When it comes to British baking, there's cake and everything else. From afternoon tea to an exuberant birthday cake to the classic Vicky sponge, baking cake is a national pastime. We teamed up with ex-pat Paola Thomas to bring you five favorite cakes that you can whip up in a jiffy.

Victoria Sponge Sandwich Cake

Makes 1 (8-inch) layer cake; serves 10 to 12

  • For the cake:
  • 2 sticks

    (8 ounces) unsalted butter, at room temperature, plus more for coating the cake pans

  • 1 cup

    granulated sugar

  • 2 cups

    all-purpose or cake flour

  • 2 teaspoons

    baking powder

  • 1/4 teaspoon

    kosher salt

  • 4

    large eggs, divided

  • 1 teaspoon

    vanilla extract

  • 2 to 3 tablespoons

    hot water (as needed)

  • To finish:
  • 2 cups

    cold heavy cream

  • 1 tablespoon

    powdered sugar, plus more for dusting

  • 1 (10-ounce) jar

    fruit preserves (any type)

Arrange a rack in the middle of the oven and heat to 325°F. Coat 2 (8-inch) round cake pans with butter, then line the bottoms with parchment paper.

Place the butter and sugar in a stand mixer fitted with the paddle attachment. Beat on medium speed until very pale and fluffy, 3 to 5 minutes, scraping down the sides of the bowl as needed; set aside.

Place the flour, baking powder, and salt in a medium bowl and whisk to combine.

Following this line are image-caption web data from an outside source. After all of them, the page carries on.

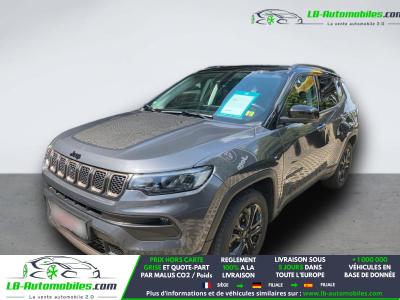 Jeep Compass 1.3 GSE 130 ch BVA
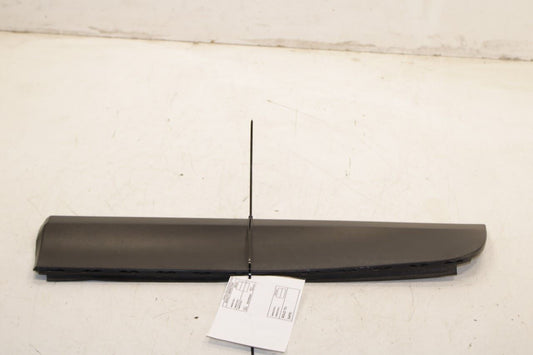 2011-2017 BMW X3 xDrive28i Rear Left Driver Side Door Lower Molding 51137205781 - Alshned Auto Parts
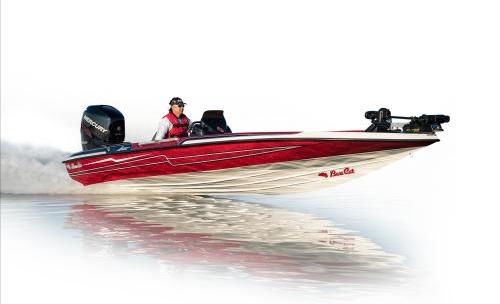 G&amp;F Gear Issue: New Bassboats, Outboards for 2018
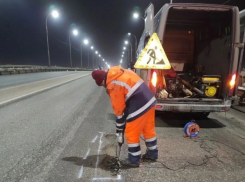 Глава Астрахани поделился планами ремонта Нового и Старого мостов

Add 1 of the eggs and a spoonful of the flour mixture into the butter mixture and beat to combine. Repeat with the remaining eggs, accompanying each egg with a spoonful of flour and beating thoroughly and scraping down the sides of the bowl with a rubber spatula between each addition. The flour should ensure that the batter does not curdle and split, but if that happens, add another tablespoon of flour and keep beating. If you can’t rescue the batter, don’t worry — it just means your cake won’t rise quite as much but will otherwise be fine. Beat in the vanilla.

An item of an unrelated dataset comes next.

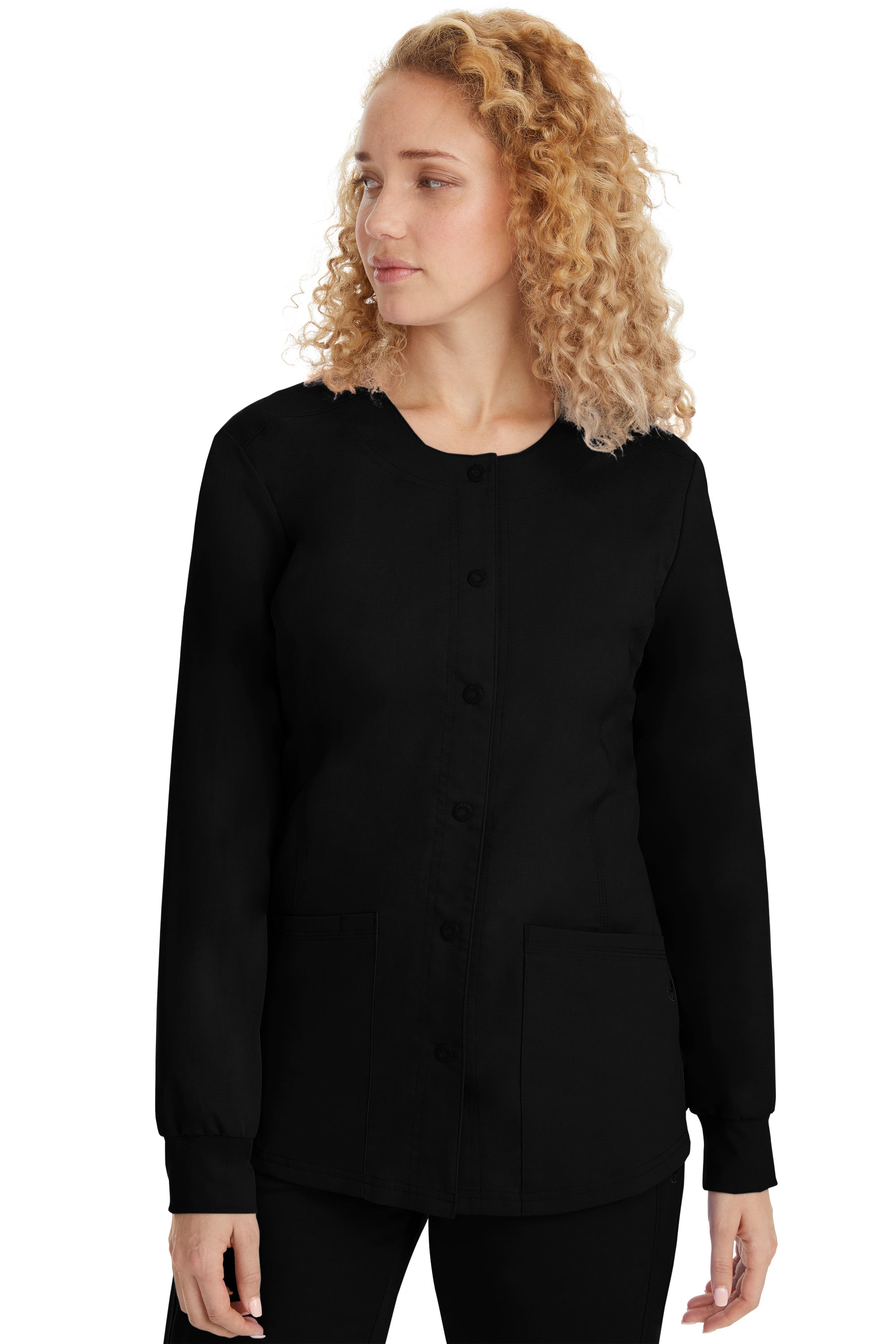 Image of Chamarra Daisy 5063 PL Healing Hands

Add the rest of the flour mixture and gently fold it in with a metal spoon or rubber spatula. You should end up with a mousse-like mixture that slides reluctantly off a downward-pointing metal spoon. This is called "dropping consistency." You will probably need to fold in 1 to 3 tablespoons of the hot water to get the right consistency.

Divide the batter equally between the two cake pans, spreading it right to the edges and smoothing out the top with the spatula.

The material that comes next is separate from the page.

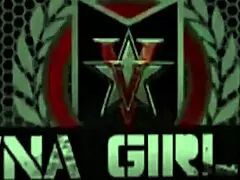 Gorgeous vicky vette takes off her lingerie and dildo fucks her ass 😍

Bake until the cakes are golden, firm and springy, and starting to pull away from the sides, 25 to 30 minutes. A fingertip pressed gently on the top of the cake should leave no imprint. Let the cakes cool in the pans on wire racks for 5 minutes. Run a small metal spatula or thin knife around the edges of the cakes, then flip them out onto the rack to cool completely.

When ready to serve, place the cream and powdered sugar in a stand mixer fitted with the whisk attachment and beat on high speed until soft peaks form. (Alternatively, use an eletric hand mixer or whisk and large bowl.)

Dollop the preserves evenly over one cake. Top with the whipped cream in an even layer, then place the other cake on top. Dust with powdered sugar.

Recipe Notes

Storage: Although best eaten as fresh as possible, you can store any leftover cake in an airtight container in the refrigerator for 2 days. Using vanilla buttercream instead of freshly whipped cream means the cake will keep a day or two longer.

Make ahead: The unfrosted cake layers will freeze beautifully, ready to be defrosted and filled on the day you plan to assemble and serve.